Paolo Poli è nato a Firenze nel 1929. Laureato in letteratura francese con una tesi su Stendhal, debutta come attore in compagnie vernacolari e collaborando con Radio Firenze, prima di fondare, assieme ad altri teatranti, la struttura autogestita “La Borsa d’Arlecchino”, dove mette a frutto le sue esperienze come mimo e burattinaio. Dotato di un talento non comune per la caricatura, la farsa e l’improvvisazione, si mette in luce nei primi anni Sessanta grazie a spettacoli anticonformisti e iconoclasti, quali “Il diavolo o Santa Rita da Cascia” (1964, chiusura del teatro e denuncia per vilipendio alla religione), “Carolina Invernizio” (1969), “La nemica” (1969), dove oltre al consueto travestimento muliebre sono presenti caricature irriverenti a miti e riti d’ogni epoca, insieme ad un inesausto repertorio musical-cabarettistico che pesca a piene mani da disparati generi teatrali.

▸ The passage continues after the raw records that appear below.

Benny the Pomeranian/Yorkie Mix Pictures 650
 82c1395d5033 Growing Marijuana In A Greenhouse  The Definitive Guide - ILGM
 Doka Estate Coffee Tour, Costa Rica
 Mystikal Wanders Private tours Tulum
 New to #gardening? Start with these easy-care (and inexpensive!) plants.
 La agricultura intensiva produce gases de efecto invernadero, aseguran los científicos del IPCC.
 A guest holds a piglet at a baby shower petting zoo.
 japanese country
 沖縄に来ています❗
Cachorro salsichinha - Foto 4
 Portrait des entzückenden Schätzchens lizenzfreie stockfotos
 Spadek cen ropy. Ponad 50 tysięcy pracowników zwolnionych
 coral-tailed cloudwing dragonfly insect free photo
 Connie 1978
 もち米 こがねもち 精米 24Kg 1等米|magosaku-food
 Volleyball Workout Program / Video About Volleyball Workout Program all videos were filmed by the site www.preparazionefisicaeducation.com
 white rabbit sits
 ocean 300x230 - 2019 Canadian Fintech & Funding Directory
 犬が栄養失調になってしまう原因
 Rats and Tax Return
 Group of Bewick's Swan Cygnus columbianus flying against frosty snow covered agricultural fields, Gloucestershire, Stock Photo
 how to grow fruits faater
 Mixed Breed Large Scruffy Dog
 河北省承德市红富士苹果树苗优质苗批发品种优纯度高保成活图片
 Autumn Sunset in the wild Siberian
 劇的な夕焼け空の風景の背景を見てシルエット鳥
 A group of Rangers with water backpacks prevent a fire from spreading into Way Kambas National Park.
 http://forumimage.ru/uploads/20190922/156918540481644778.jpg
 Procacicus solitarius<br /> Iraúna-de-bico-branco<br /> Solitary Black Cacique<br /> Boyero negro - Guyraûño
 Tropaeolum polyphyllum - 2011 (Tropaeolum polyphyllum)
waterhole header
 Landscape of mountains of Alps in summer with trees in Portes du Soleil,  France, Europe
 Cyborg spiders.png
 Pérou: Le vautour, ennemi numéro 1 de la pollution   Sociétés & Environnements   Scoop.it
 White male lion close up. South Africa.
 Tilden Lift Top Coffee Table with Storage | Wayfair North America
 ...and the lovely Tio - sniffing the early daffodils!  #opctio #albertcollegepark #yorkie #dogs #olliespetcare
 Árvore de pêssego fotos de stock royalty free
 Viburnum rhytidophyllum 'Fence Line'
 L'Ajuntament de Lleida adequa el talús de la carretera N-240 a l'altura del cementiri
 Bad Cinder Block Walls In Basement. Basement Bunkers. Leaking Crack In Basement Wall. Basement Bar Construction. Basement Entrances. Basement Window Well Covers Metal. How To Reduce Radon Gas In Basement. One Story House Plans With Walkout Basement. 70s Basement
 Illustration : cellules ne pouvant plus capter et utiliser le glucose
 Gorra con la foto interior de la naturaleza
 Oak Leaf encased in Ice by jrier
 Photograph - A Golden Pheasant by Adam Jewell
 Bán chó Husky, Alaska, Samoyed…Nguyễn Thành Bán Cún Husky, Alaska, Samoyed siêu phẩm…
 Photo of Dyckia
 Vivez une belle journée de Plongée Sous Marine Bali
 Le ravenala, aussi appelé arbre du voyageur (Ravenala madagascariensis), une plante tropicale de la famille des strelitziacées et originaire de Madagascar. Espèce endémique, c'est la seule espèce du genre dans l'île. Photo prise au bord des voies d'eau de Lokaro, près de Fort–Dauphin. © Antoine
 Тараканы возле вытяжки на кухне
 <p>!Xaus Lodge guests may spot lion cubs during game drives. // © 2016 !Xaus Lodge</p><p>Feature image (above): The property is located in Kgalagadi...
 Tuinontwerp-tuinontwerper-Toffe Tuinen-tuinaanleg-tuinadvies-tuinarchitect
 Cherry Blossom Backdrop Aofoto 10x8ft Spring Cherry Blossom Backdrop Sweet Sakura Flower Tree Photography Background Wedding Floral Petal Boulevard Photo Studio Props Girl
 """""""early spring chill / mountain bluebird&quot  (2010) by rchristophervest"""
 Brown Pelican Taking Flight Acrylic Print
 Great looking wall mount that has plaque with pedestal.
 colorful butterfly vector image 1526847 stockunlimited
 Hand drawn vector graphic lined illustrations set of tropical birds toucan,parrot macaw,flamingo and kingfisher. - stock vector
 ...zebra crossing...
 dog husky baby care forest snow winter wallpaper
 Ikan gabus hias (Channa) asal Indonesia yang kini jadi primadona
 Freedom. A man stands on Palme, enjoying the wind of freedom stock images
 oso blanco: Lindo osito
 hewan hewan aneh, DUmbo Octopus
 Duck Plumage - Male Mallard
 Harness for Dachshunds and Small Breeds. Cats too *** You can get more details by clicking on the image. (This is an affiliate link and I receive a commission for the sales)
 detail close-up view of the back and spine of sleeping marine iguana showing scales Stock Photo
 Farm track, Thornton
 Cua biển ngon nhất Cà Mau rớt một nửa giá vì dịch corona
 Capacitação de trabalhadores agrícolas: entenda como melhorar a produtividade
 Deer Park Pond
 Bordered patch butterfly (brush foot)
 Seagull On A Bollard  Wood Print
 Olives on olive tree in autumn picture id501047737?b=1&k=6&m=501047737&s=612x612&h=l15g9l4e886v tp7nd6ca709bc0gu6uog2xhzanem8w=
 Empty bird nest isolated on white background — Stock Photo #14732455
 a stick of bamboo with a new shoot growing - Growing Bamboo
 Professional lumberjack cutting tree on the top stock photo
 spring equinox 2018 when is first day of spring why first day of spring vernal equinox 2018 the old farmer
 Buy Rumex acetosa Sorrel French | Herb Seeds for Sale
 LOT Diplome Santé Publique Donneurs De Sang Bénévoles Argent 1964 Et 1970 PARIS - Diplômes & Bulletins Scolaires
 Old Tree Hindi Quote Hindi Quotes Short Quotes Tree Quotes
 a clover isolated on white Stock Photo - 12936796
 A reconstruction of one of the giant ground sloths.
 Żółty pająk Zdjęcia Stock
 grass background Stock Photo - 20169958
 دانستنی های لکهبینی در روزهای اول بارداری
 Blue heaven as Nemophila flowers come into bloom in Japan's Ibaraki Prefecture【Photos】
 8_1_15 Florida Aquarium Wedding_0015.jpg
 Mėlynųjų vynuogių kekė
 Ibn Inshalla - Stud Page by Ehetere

Per un certo periodo si affianca a Poli la sorella Lucia (“Giallo”, 1974; “Femminilità”, 1975).

Con “Mistica”, del 1980, Poli raggiunge uno dei propri vertici creativi, mentre sono poche e insoddisfacenti le esperienze cinematografiche (“H2s” di Roberto Faenza, 1969; “Fratello Sole Sorella Luna” di Franco Zeffirelli, 1971; “Le braghe del padrone” di Flavio Mogherini, 1976).

Titolare da alcuni anni di una propria Compagnia (Produzioni Teatrali Paolo Poli), l’attore fiorentino si è confermato artista di grandissimo livello grazie alle ultime prove sul palcoscenico: “Farfalle” (1988) da Guido Gozzano; “I legami pericolosi” (1989) da Laclos ;”La leggenda di San Gregorio” (1994); “Il coturno e la ciabatta” (1995) da Alberto Savinio; “L’asino d’oro” (1996) da Apuleio; “I viaggi di Gulliver” (1998) da Jonathan Swift; “Caterina de’ Medici” (1999).